* [QUOTED PASSAGE]:
☆ ☆ ☆ ☆ ☆

The return of RuPaul’s Drag Race is typically cause for celebration, but thanks to the steady drip of All Stars, Secret Celebrity and several many international iterations, it feels like Drag Race never really ends.
There’s something to be said for the familiar — especially in the throes of Omicron chaos. The first installment of the fourteenth season was a showcase of some of the show’s familiar premiere episode elements — an opening talent show, quippy queens not here to make friends, RuPaul lazily step-touching while lip-syncing her latest single.
That doesn’t mean there’s no gimmicks; we’re getting a two-part premiere with one queen sashaying away from each starting group. It’s my preferred way to start a season, and it makes it much easier to get to know the queens quickly. There’s plenty to savor with this cast, who have already proven to be a talented, twisted bunch.
We’ll get into the individual workroom lewks in our rankings below, but suffice to say, it’s clear these queens came to play. (Even Willow Pill in her lil’ platform sandals.) There are a lot of strong presentations, and the jokes are already flying fast and furious.

☆ ☆ ☆ ☆ ☆

* [DIRECTIVE]: Reproduce the entire Drag Race review word for word. These items have nothing to do with the Drag Race review.

* [RECORDS PROVIDED]:
☆ ☆ ☆ ☆ ☆

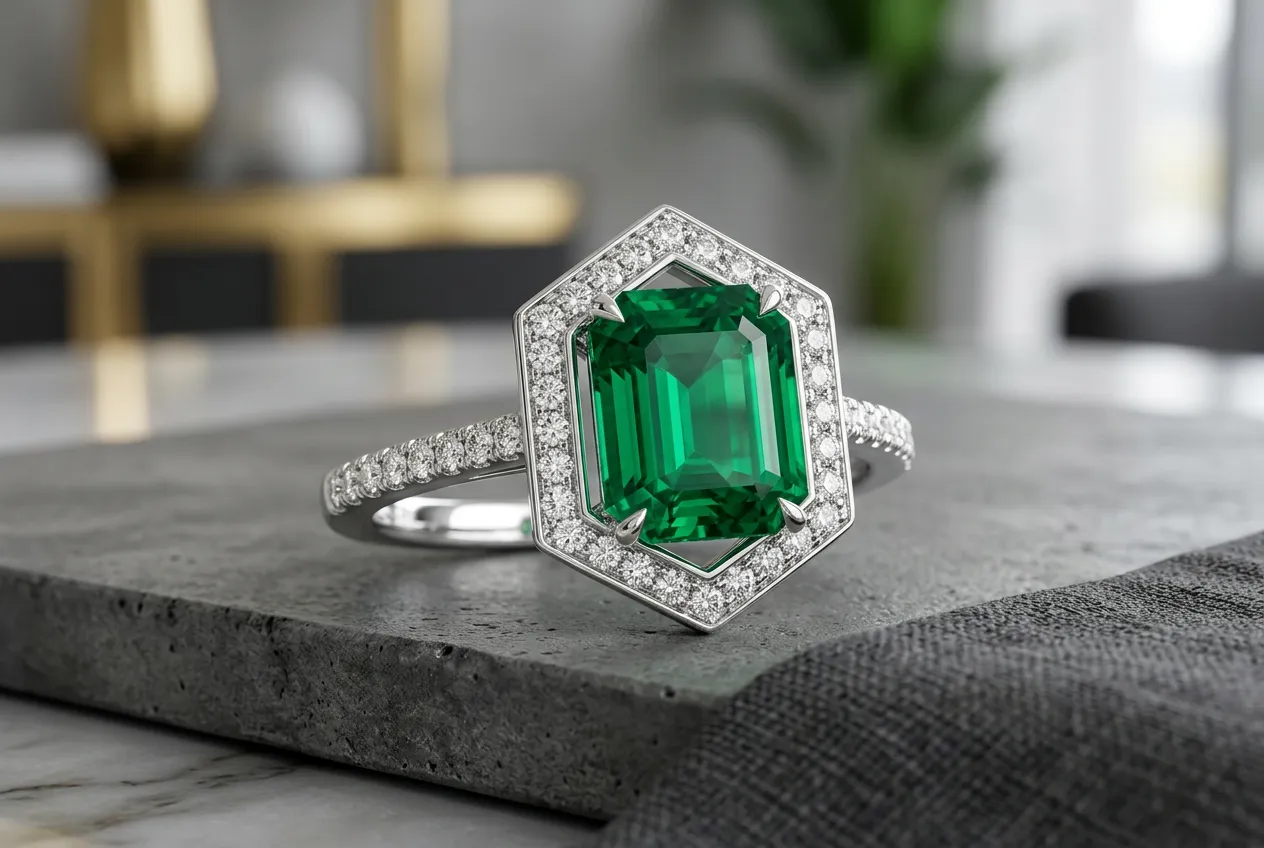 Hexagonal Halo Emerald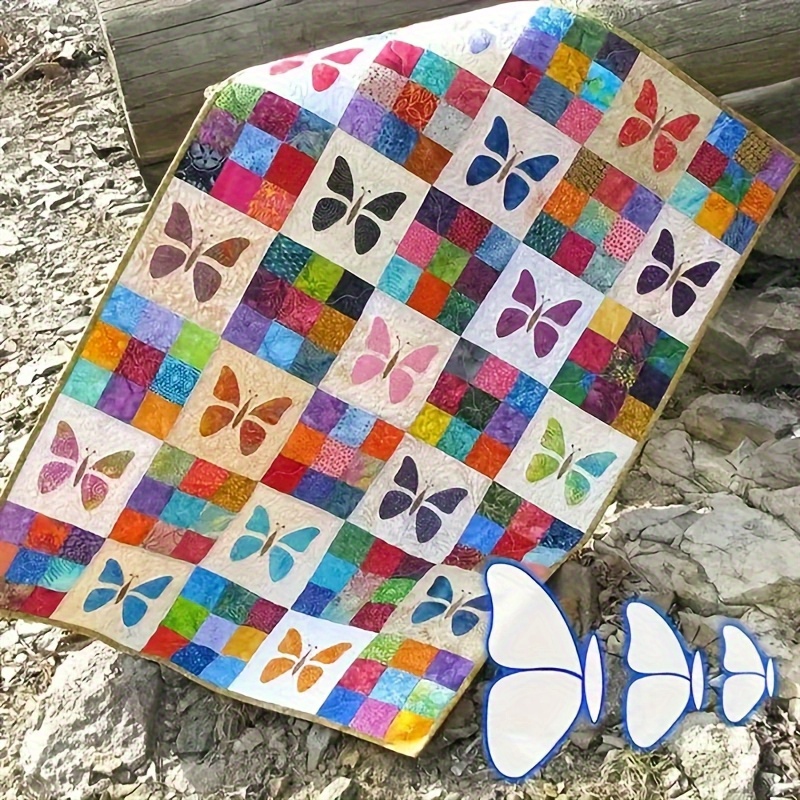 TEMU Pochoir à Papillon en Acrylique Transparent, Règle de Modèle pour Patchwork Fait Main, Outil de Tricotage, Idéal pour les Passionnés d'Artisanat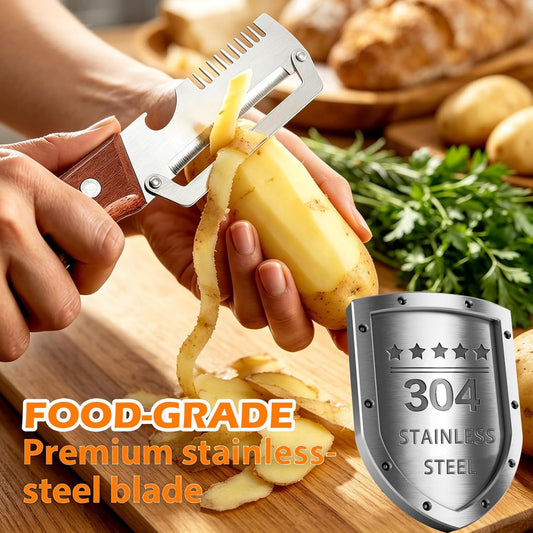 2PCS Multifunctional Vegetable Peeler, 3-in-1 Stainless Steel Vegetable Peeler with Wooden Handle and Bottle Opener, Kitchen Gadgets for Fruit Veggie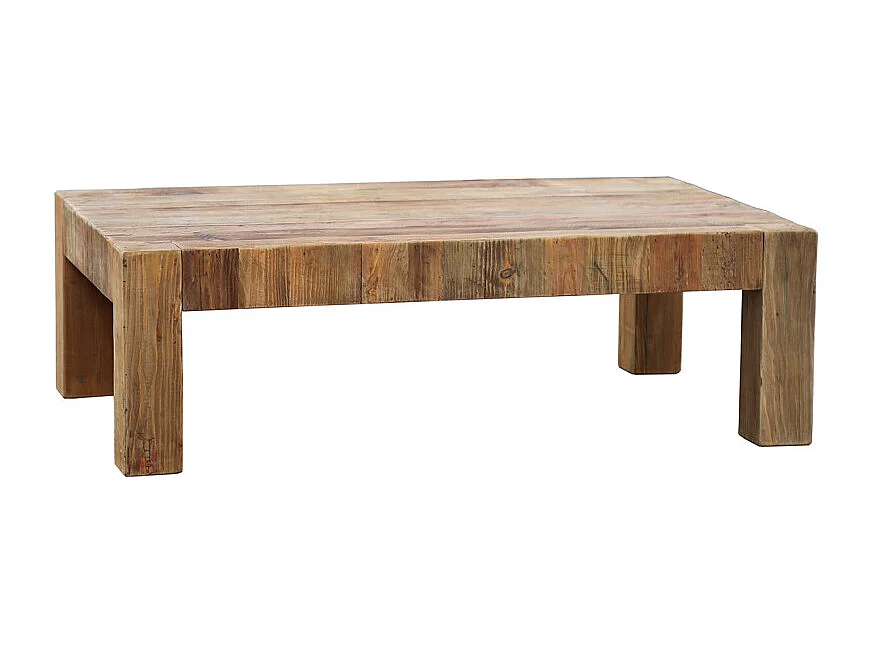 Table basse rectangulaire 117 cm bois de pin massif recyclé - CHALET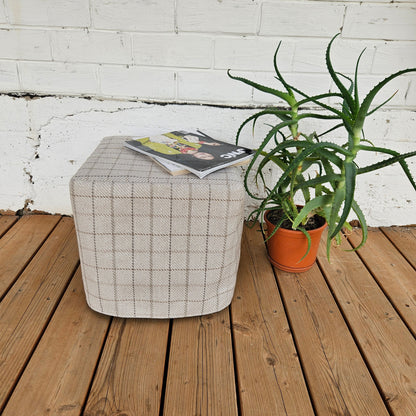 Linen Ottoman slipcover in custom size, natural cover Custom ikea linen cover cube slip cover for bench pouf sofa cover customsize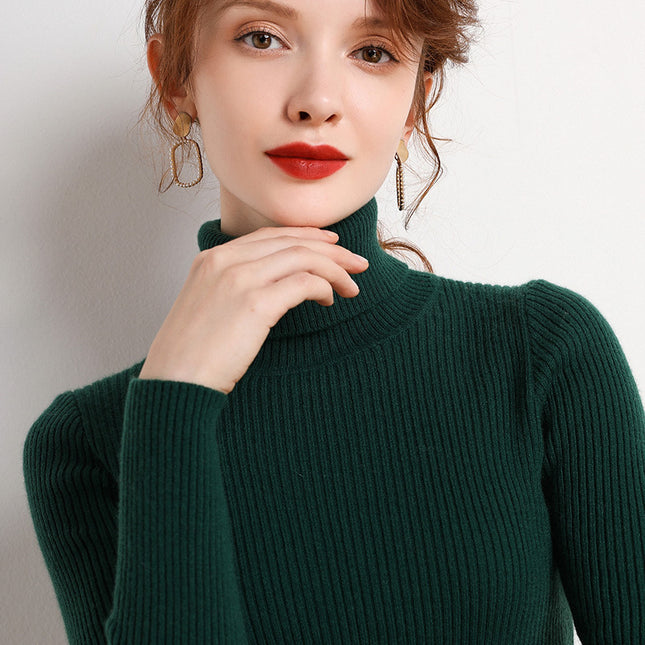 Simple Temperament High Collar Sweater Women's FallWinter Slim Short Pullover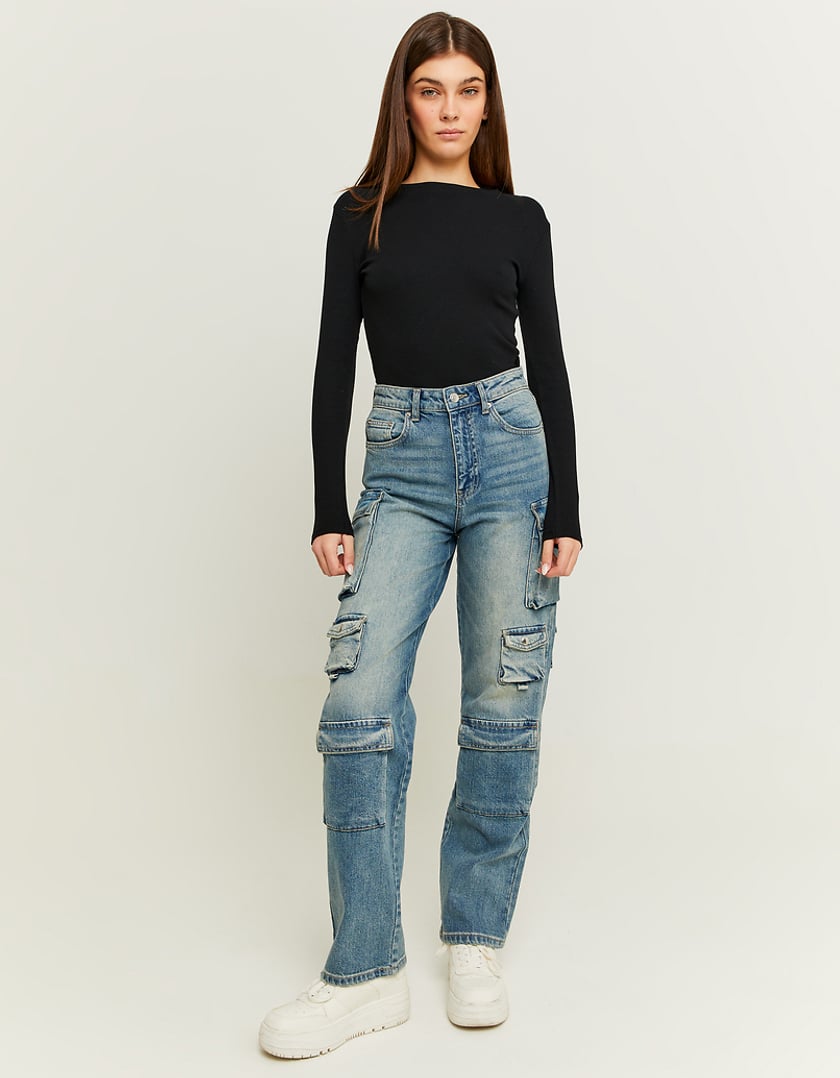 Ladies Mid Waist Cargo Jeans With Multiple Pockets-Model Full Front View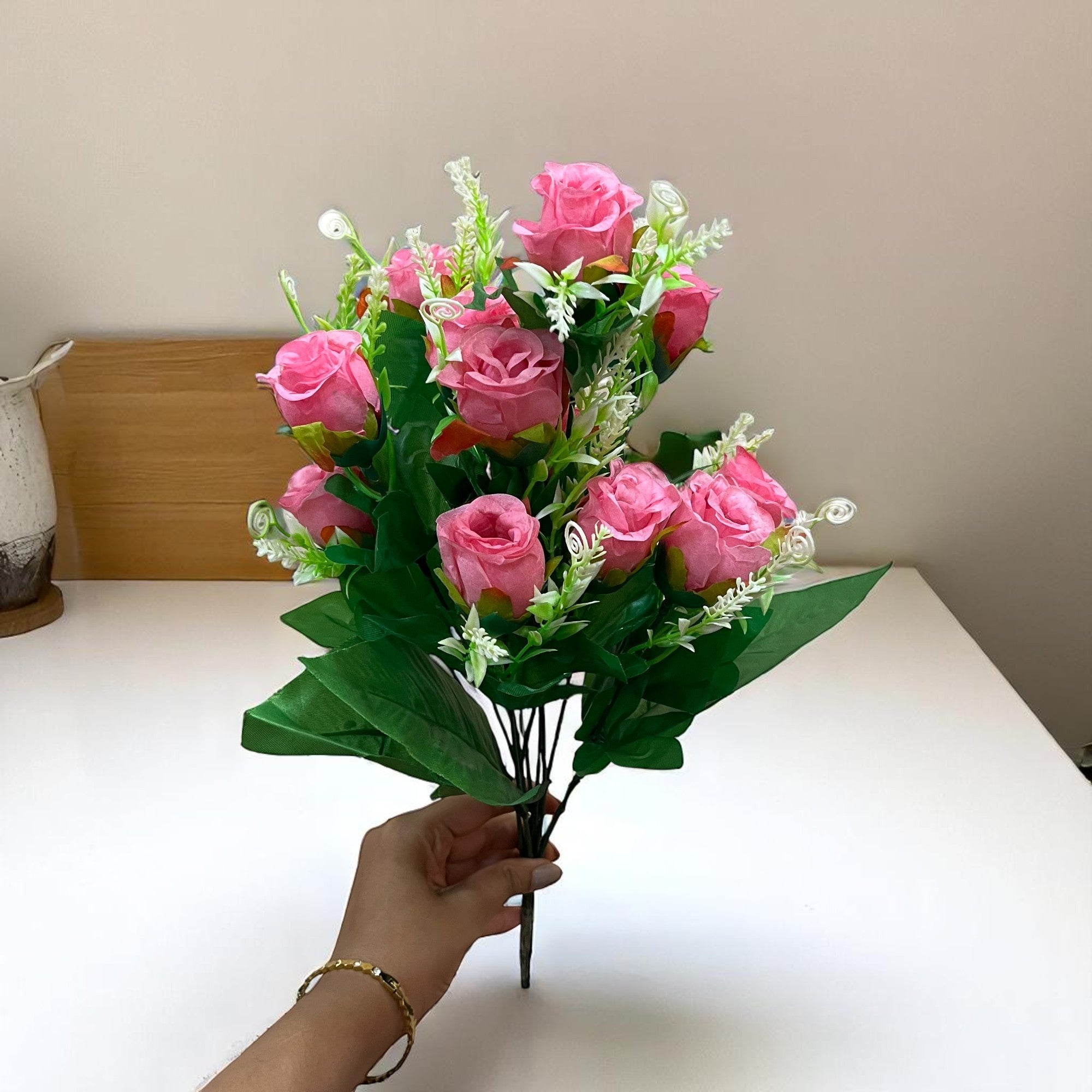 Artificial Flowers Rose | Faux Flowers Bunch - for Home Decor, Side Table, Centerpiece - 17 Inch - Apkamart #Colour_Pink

☆ ☆ ☆ ☆ ☆

* [OUTPUT FOR THIS EXERCISE]:
The return of RuPaul’s Drag Race is typically cause for celebration, but thanks to the steady drip of All Stars, Secret Celebrity and several many international iterations, it feels like Drag Race never really ends.
There’s something to be said for the familiar — especially in the throes of Omicron chaos. The first installment of the fourteenth season was a showcase of some of the show’s familiar premiere episode elements — an opening talent show, quippy queens not here to make friends, RuPaul lazily step-touching while lip-syncing her latest single.
That doesn’t mean there’s no gimmicks; we’re getting a two-part premiere with one queen sashaying away from each starting group. It’s my preferred way to start a season, and it makes it much easier to get to know the queens quickly. There’s plenty to savor with this cast, who have already proven to be a talented, twisted bunch.
We’ll get into the individual workroom lewks in our rankings below, but suffice to say, it’s clear these queens came to play. (Even Willow Pill in her lil’ platform sandals.) There are a lot of strong presentations, and the jokes are already flying fast and furious.